Toxicity testing proceeds in tiers. In vitro assays on cultured cells screen for cytotoxicity, while bacterial and mammalian-cell tests probe genotoxicity and mutagenicity. In vivo studies expose animals to graded doses to establish a dose-response curve, from acute single-dose protocols that estimate measures such as the median lethal dose to repeated-dose studies that identify the no-observed-adverse-effect level and target organs. A recurring feature of natural products is that some constituents are not themselves toxic until metabolically bioactivated — pyrrolizidine alkaloids, for instance, are converted in the liver to reactive pyrrole esters — so testing must account for metabolism, and the liver is a frequent target organ.

Clinical relevance

Toxicity-testing data underpin safety judgements about botanical ingredients and help explain documented harms such as herbal hepatotoxicity. This topic describes how such evidence is generated; it does not provide thresholds for individual use, which fall outside reference-educational scope.

Evidence & guidelines

Standardised testing follows internationally harmonised protocols, including the OECD Guidelines for the Testing of Chemicals, which specify methods such as the up-and-down procedure for acute oral toxicity. The World Health Organization provides complementary guidance on safety assessment and monitoring of herbal medicines. Reviews of herbal hepatotoxicity and of pyrrolizidine-alkaloid toxicity illustrate how testing endpoints map onto real-world hazards.

History

Toxicity testing of plant materials grew out of classical toxicology, which from the early twentieth century formalised dose-response analysis and standardised animal testing.
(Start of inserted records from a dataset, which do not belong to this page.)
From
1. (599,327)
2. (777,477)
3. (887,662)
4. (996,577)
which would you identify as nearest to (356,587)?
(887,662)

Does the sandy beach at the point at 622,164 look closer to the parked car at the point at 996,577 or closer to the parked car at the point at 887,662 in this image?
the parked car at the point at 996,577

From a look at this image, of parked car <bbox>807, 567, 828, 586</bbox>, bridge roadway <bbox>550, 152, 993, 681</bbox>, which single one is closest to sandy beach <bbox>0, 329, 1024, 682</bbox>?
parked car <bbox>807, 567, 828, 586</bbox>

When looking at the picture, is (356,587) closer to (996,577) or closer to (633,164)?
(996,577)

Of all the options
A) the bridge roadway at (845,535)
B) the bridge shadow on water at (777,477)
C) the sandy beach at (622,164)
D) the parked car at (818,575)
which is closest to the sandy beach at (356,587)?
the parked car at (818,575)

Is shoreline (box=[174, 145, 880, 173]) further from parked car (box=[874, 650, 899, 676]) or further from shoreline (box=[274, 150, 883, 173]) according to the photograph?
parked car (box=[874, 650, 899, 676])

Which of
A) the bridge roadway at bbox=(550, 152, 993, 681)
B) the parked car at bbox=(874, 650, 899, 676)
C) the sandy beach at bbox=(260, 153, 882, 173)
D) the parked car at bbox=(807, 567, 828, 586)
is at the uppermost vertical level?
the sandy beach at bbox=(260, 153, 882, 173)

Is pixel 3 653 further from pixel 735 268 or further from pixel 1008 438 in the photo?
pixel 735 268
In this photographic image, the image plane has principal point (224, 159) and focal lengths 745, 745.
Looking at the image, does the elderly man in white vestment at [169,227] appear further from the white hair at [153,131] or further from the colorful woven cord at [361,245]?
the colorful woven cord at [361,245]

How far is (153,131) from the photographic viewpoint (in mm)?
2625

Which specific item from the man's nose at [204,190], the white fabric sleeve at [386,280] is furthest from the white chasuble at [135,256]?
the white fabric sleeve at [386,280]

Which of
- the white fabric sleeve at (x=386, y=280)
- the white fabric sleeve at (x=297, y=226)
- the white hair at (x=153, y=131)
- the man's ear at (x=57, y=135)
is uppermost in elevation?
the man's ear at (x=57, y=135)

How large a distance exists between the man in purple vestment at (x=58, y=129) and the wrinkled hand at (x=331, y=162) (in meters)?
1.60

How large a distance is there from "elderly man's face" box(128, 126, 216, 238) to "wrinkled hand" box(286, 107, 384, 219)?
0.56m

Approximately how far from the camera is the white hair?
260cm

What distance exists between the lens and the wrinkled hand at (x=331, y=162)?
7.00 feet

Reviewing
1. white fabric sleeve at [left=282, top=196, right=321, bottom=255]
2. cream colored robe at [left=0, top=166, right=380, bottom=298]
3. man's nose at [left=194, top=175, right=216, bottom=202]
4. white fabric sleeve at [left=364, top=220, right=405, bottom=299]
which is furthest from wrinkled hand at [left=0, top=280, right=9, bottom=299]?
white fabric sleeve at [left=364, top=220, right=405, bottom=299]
As botanicals became mass-market products, internationally harmonised protocols such as the OECD test guidelines were adapted to assess them, and growing reports of harms like herbal hepatotoxicity sharpened attention on endpoints relevant to complex natural mixtures.

Debates

How well do standard single-compound testing paradigms fit complex botanical mixtures?: Protocols developed for defined chemicals must contend with the variability and multi-constituent nature of plant extracts, and there is ongoing discussion about how to test whole preparations versus isolated marker compounds.

Key figures

Felix Stickel
Peter P. Fu

Seminal works

oecd-425-2022
stickel-2015
fu-2020-pa

Frequently asked questions

Why are natural products harder to test for toxicity than single drugs?: They are complex, variable mixtures whose composition can differ between batches, and some constituents become toxic only after metabolic activation, so a single assay rarely captures the full hazard.
What is dose-response analysis?: It is the study of how a biological effect changes with the dose of a substance, used to derive measures such as the median lethal dose and the no-observed-adverse-effect level.